With Avast’s driver code shared across Gendigital’s product line, the potential blast radius could be wider than initially thought. While Avast moved quickly to patch the flaw in version 25.3, the incident is a wake-up call for organizations and individuals alike: trust, but verify - even your protectors. Regular updates, limiting local privileges, and active monitoring remain the best defenses.

In the digital arms race, every shield can become a sword in the wrong hands. As our tools grow more complex, vigilance is the price of safety - even when it comes to the guardians themselves.

WIKICROOK

  • Kernel driver: A kernel driver is a core program that enables direct interaction between an operating system and hardware, managing key functions at a low level.
  • Sandbox: A sandbox is a secure, isolated environment where experts safely analyze suspicious files or programs without endangering real systems or data.

▸ Dataset excerpts:
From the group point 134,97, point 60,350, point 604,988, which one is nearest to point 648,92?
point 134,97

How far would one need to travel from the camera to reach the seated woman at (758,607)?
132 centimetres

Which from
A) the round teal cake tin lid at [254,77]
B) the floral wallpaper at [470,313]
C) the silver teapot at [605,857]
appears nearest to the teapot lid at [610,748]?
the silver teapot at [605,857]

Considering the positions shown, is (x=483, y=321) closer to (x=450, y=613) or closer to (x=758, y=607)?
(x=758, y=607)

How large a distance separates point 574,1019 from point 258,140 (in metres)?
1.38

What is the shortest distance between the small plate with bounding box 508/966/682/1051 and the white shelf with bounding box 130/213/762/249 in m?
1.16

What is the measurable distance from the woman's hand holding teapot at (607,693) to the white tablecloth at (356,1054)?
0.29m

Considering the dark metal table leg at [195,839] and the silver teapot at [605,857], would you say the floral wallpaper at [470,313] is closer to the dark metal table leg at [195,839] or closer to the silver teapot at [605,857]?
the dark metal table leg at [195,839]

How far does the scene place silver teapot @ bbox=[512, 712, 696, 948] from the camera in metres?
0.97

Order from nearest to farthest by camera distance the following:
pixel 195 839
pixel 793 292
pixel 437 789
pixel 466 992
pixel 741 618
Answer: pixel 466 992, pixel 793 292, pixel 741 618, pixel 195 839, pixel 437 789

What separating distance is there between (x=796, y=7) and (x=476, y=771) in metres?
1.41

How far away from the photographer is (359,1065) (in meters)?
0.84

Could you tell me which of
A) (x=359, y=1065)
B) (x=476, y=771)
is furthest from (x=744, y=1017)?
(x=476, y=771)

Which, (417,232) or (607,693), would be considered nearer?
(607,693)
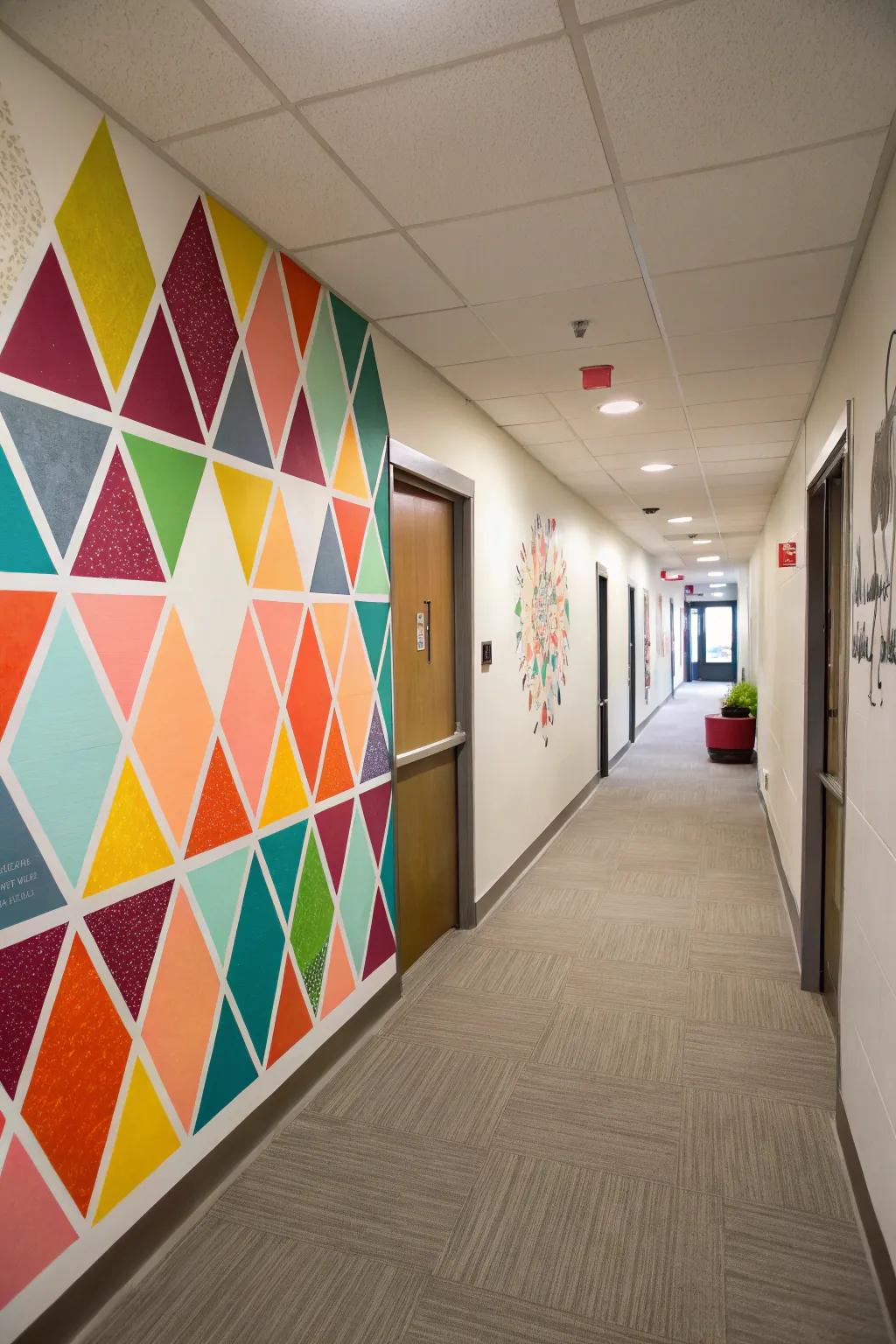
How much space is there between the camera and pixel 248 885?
2297 mm

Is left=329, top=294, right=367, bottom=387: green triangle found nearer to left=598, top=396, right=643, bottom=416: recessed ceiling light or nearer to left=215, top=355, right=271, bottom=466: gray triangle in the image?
left=215, top=355, right=271, bottom=466: gray triangle

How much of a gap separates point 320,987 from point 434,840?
47.5 inches

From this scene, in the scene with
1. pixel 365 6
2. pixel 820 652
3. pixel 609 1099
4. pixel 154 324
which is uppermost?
pixel 365 6

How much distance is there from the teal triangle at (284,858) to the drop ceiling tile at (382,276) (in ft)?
5.75

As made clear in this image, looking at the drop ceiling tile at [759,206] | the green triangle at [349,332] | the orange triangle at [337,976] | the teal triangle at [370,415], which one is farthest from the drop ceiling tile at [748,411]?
the orange triangle at [337,976]

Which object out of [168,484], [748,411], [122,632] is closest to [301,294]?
[168,484]

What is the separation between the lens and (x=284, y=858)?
2.47 m

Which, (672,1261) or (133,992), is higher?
(133,992)

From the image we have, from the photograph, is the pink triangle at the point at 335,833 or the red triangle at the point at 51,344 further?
the pink triangle at the point at 335,833

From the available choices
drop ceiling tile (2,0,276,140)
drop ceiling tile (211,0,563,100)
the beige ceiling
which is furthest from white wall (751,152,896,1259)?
drop ceiling tile (2,0,276,140)

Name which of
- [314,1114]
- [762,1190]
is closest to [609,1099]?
[762,1190]

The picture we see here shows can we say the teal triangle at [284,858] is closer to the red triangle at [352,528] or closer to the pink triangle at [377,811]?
the pink triangle at [377,811]

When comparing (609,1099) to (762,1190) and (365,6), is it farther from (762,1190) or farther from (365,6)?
(365,6)

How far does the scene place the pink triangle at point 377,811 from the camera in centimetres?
300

▸ Given task: In the piece on the Avast driver flaw, which version of Avast patched it?

▸ Solution to this exercise: Version 25.3.